What is expected: Write the entries out again in full and unchanged, dropping every image.

Task inputs:
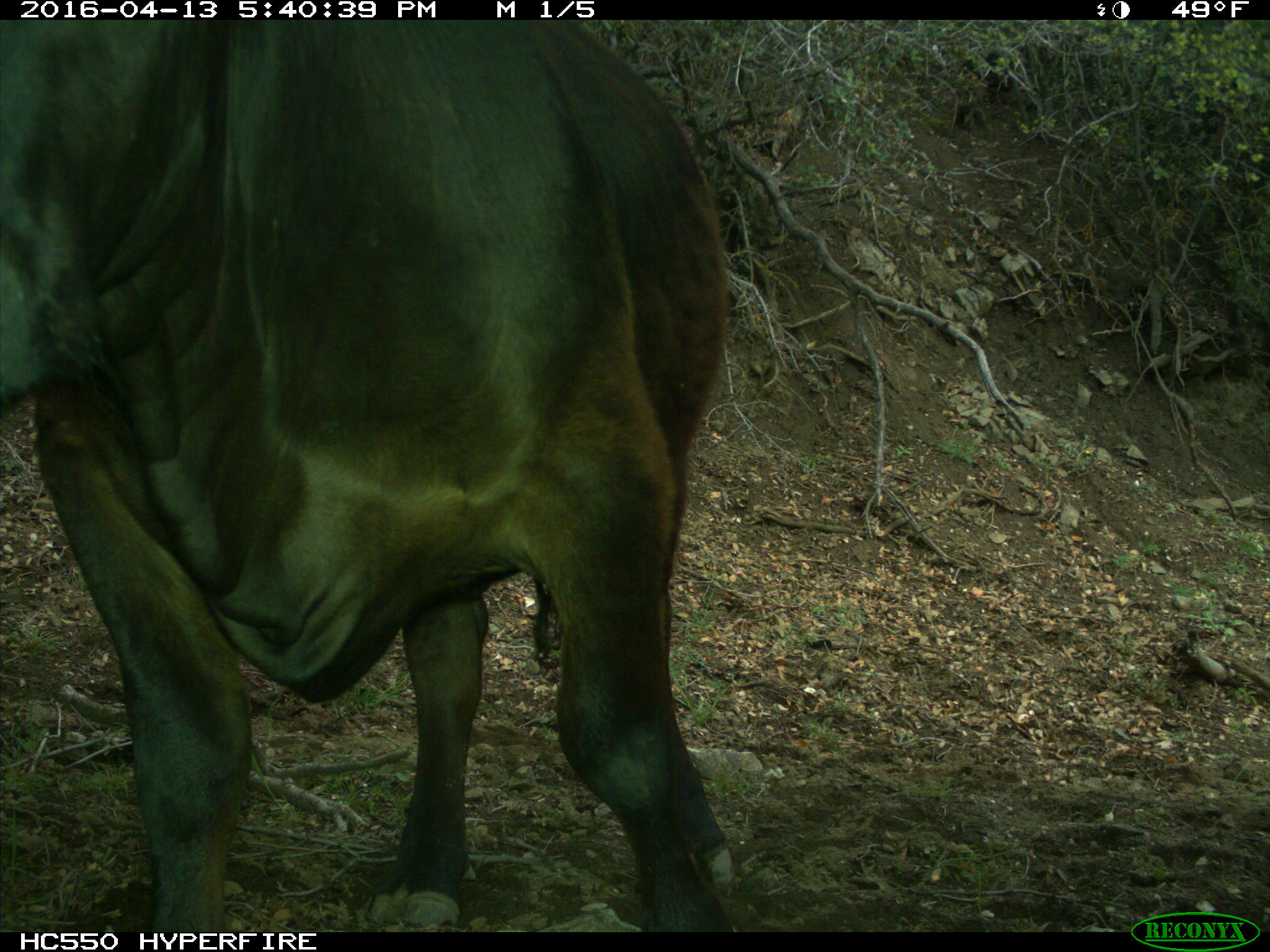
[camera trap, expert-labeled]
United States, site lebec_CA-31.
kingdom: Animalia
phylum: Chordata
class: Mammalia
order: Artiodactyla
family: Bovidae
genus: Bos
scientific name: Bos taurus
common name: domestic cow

Problem solution:
[camera trap, expert-labeled]
United States, site lebec_CA-31.
kingdom: Animalia
phylum: Chordata
class: Mammalia
order: Artiodactyla
family: Bovidae
genus: Bos
scientific name: Bos taurus
common name: domestic cow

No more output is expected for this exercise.